Under fire over plans to impose an annual charge of £30,000 on non-doms who have lived in the UK for seven years, along with changes to residency rules and offshore trusts, the Treasury has gone some way to meet its critics. Works of art for public display will not be hit, and the new regime will not require extra financial disclosures. These are welcome moves. But some basic points have yet to be settled, such as whether the US authorities will allow the charge to be creditable against US tax and about the treatment of trusts. These unanswered questions are unacceptable in a tax that is due to take effect so soon.
The shambles has much in common with the botched reform of capital gains tax. In both cases, there was too little thought about how the changes would work in practice. Announcing the moves before consulting produced uncertainty, making it harder for individuals to plan their affairs. Meanwhile, the Treasury has looked too weak to make the argument in principle for reform.
In the midst of this mess, Mr Darling must use the Budget to carry out some repairs to the government’s damaged reputation.
He should draw on outside expertise to adopt a new set of fiscal rules to replace his predecessor’s self-imposed limits, which have lost credibility.

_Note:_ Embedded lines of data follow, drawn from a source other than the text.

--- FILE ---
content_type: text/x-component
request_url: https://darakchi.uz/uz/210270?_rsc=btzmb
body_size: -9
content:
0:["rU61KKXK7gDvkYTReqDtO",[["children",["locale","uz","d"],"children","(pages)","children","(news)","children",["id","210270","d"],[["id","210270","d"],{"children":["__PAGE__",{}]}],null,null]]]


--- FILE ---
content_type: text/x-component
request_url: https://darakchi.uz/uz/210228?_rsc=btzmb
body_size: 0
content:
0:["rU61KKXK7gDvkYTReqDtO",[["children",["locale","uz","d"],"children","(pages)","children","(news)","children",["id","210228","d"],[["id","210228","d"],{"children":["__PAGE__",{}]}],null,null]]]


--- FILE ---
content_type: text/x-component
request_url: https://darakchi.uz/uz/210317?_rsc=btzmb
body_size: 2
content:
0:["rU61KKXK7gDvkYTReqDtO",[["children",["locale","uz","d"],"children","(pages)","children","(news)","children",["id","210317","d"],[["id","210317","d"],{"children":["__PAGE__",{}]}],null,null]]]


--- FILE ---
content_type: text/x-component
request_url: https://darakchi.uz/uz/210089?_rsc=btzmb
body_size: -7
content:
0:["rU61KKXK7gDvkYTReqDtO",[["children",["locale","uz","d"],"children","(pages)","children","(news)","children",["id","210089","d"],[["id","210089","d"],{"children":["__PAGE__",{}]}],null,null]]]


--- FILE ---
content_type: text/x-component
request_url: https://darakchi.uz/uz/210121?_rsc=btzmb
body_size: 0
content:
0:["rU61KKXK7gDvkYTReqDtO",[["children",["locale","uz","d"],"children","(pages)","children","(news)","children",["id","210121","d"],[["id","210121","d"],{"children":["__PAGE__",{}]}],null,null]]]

He also should tackle the fiscal deficit, preferably by lowering growth in public spending but otherwise by a phased, multi-year tightening of fiscal policy.

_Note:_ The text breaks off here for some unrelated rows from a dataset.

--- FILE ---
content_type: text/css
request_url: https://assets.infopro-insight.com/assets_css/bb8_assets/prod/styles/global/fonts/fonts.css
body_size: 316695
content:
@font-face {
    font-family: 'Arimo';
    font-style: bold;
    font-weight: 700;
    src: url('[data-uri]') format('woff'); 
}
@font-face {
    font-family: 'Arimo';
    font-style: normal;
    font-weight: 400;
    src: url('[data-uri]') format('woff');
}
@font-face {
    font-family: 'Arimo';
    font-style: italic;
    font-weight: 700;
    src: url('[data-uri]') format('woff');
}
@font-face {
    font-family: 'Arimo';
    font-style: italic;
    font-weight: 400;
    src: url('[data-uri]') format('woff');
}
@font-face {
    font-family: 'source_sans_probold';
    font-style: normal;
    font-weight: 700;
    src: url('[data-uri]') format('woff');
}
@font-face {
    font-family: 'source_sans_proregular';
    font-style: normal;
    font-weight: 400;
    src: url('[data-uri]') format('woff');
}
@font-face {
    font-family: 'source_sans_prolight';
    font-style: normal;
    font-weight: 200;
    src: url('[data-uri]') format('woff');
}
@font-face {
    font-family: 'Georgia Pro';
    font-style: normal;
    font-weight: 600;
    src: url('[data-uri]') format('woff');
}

Third, Mr Darling should aim for simplicity. This is difficult, since a genuinely simpler fiscal regime involves an underlying clarity about the purposes of the tax system. Fourth, though it is an advance on the Blair-Brown years that the prime minister’s office takes part in pre-Budget discussions, Mr Darling must make sure that tax policy is written not in Downing Street but in the Treasury.
The government’s claim to competence has been so discredited that Mr Darling’s Budget cannot alone recover it. But it should be a start.